Exercise goal:
For each line in the data that includes "name", make a copy.

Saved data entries
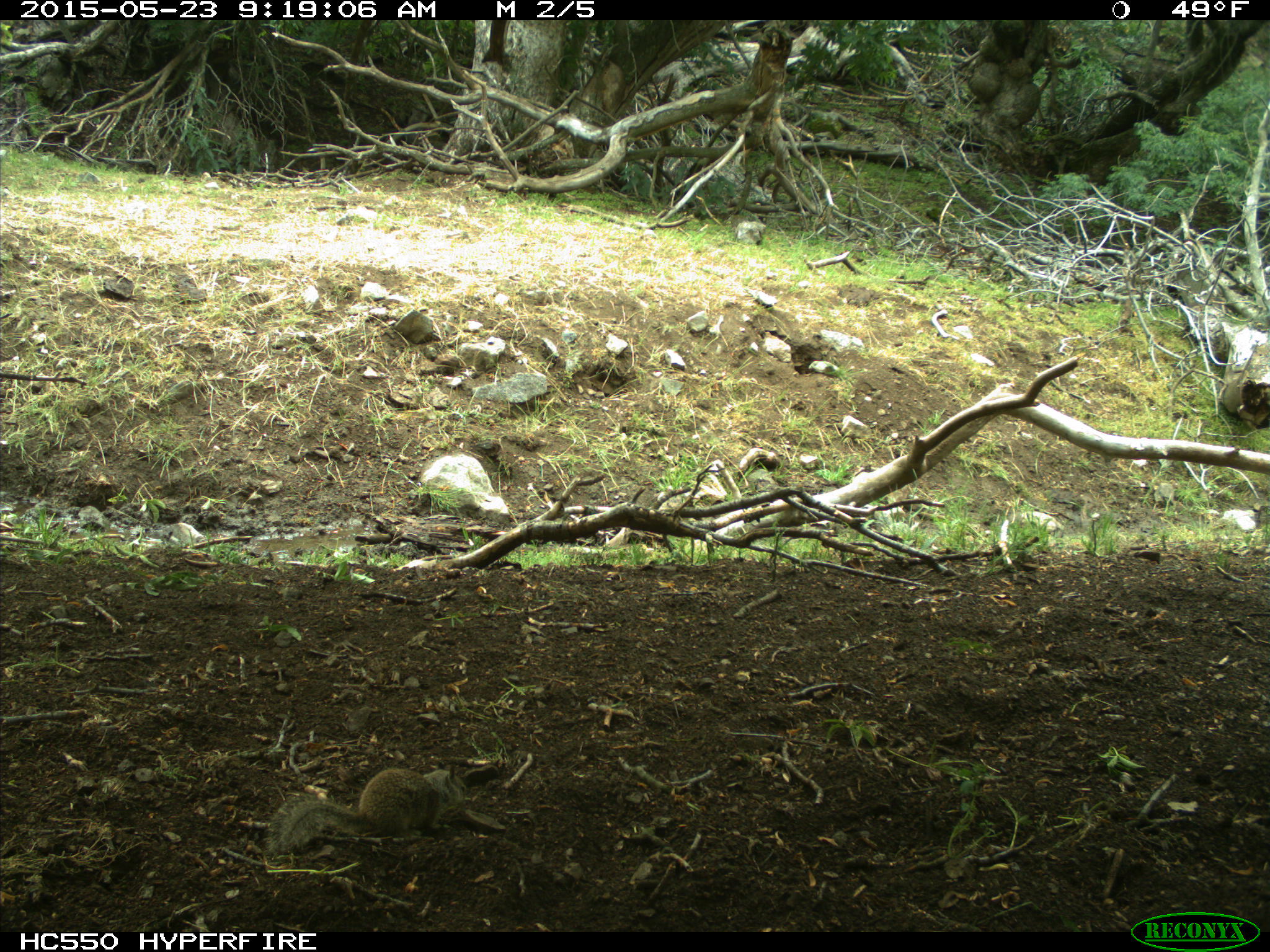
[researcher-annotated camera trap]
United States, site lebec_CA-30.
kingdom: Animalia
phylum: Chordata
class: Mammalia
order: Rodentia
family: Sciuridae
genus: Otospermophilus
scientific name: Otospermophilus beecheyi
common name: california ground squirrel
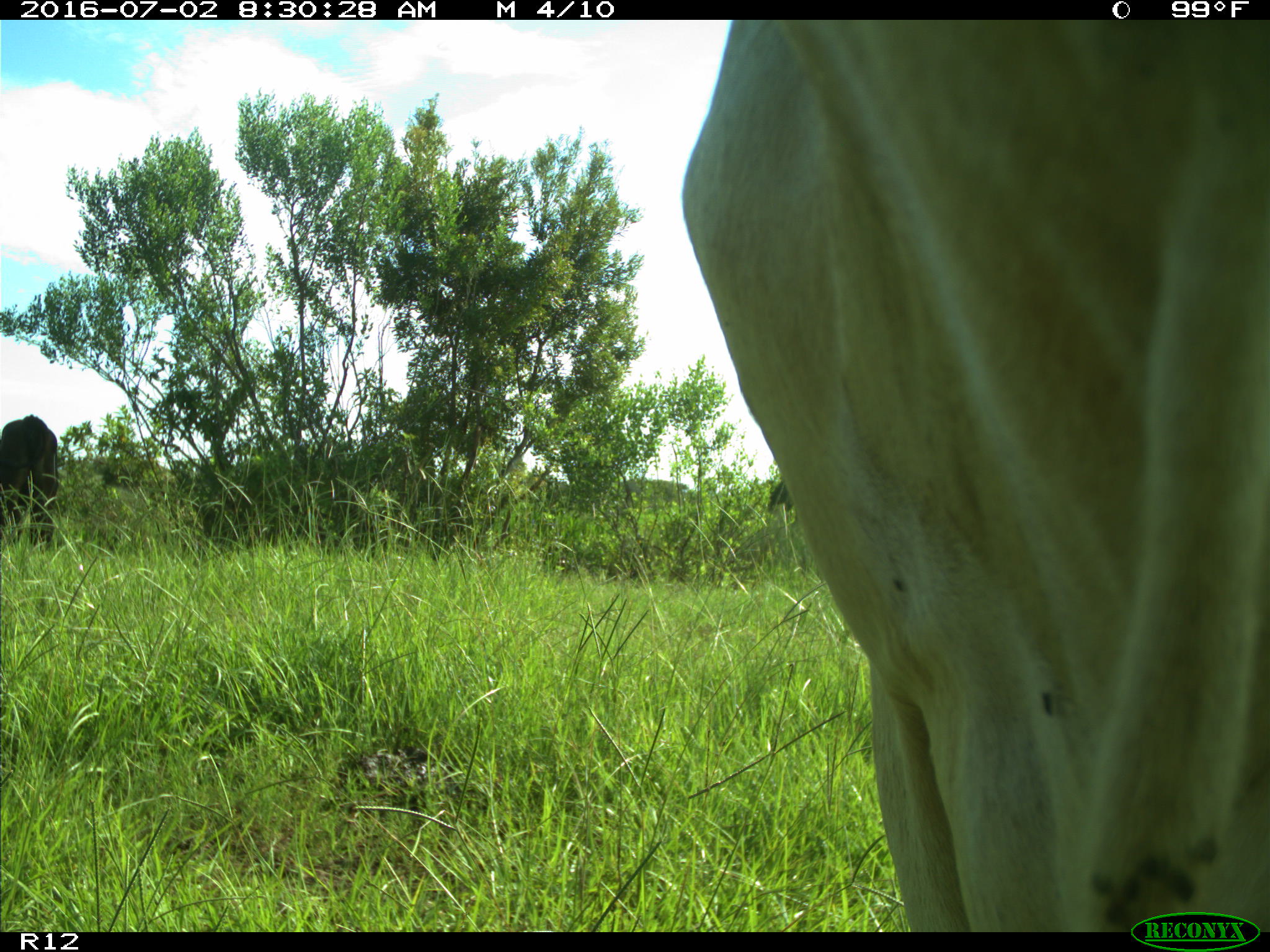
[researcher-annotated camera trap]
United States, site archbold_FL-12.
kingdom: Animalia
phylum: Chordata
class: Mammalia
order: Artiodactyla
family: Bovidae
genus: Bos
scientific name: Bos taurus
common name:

Written reply:
scientific name: Otospermophilus beecheyi
common name: california ground squirrel
scientific name: Bos taurus
common name:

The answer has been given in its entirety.